## begin MATERIAL FOR THIS TASK

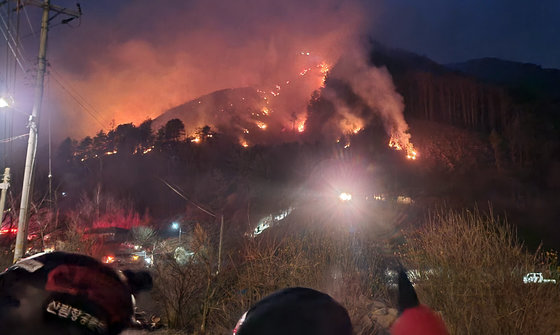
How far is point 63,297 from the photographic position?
124 inches

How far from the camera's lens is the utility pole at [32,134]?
13.4 meters

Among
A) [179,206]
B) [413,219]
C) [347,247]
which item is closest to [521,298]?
[347,247]

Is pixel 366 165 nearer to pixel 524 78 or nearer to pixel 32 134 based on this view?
pixel 32 134

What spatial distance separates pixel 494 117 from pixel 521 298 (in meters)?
84.3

## end MATERIAL FOR THIS TASK

WORK TO BE COMPLETED
Render every line of the material above, except the picture, as a numbered list with the blank lines removed.

RESULT FOR THIS EXERCISE
1. How far is point 63,297 from the photographic position?
2. 124 inches
3. How far from the camera's lens is the utility pole at [32,134]?
4. 13.4 meters
5. Among
6. A) [179,206]
7. B) [413,219]
8. C) [347,247]
9. which item is closest to [521,298]?
10. [347,247]
11. Is pixel 366 165 nearer to pixel 524 78 or nearer to pixel 32 134 based on this view?
12. pixel 32 134
13. What spatial distance separates pixel 494 117 from pixel 521 298 (in meters)?
14. 84.3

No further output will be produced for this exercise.